Michael Romanowski, in the studio at Coast Mastering.

The Spectra 1964 model V610 is a necessary and versatile addition to any mastering suite. Typically, in mastering signal chain configurations, the V610 is used as the first device, as a peak limiter. The result is dramatic and measurable. With the inaudible elimination of audio program peaks, and due to the V610 being the fastest analog compressor/limiter in the world, the signal processing devices that follow the V610 have headroom increases of 6-12dB, a reduction of noise and overload distortion, and provide extended harmonic content that will otherwise be lost during conventional digital amplifier overload.


In the audio tracking environment, the V610 will rival, and in most cases, exceed any stand alone, or mixing console microphone preamplifier. In terms of headroom, there will be noticeable differences in the articulation of harmonics, and overall reduced distortion. As a vocal microphone preamplifier, excessive level changes will be easily accommodated by a compression circuit that is both fast, and transparent. Guitar tracks will be both accurate and richly harmonic. For the first time, many musicians will experience the true sound of an instrument that is operating in a peak-free environment.

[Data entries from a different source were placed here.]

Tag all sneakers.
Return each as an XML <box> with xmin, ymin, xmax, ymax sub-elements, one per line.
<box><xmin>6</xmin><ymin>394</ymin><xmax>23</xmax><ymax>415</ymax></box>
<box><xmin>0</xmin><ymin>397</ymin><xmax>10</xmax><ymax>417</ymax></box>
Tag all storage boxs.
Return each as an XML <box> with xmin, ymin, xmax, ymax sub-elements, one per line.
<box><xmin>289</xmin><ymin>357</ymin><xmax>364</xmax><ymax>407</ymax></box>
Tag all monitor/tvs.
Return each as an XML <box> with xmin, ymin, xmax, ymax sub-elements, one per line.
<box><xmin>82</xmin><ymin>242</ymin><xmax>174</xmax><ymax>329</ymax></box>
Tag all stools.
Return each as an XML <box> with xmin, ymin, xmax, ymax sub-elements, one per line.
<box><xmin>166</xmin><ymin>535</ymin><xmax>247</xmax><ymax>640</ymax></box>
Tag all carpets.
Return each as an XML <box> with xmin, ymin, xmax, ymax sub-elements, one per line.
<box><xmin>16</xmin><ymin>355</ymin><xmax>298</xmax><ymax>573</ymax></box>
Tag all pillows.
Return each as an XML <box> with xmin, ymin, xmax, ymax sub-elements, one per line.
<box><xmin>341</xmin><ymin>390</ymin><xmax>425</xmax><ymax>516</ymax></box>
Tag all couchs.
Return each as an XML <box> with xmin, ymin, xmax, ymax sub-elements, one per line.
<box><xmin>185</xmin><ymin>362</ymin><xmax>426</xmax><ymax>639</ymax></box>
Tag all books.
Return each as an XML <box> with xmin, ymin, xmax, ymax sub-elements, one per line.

Like other Spectra 1964 Complimiters, the V610 shares the revered and unequaled Spectra Sonics 601 Complimiter module. Originally introduced in 1969 via Spectra Sonics, the 601 set a standard that is well beyond the capabilities any other compressor/limiter circuit. The V610 is an enhanced version of the C610, in that it allows for easy recall of prior settings, in a high resolution dB format.


The ultra high quality Elma switches feature mil-spec metal film resistors, and long lasting contacts. In fact, the three space format of the V610 is due to the physical size of the switches on the control surface. In addition, the V610 employs the model 110A amplifier for makeup gain. The result is low distortion and noise, with a +24dBu output, irrespective of audio transient peaks.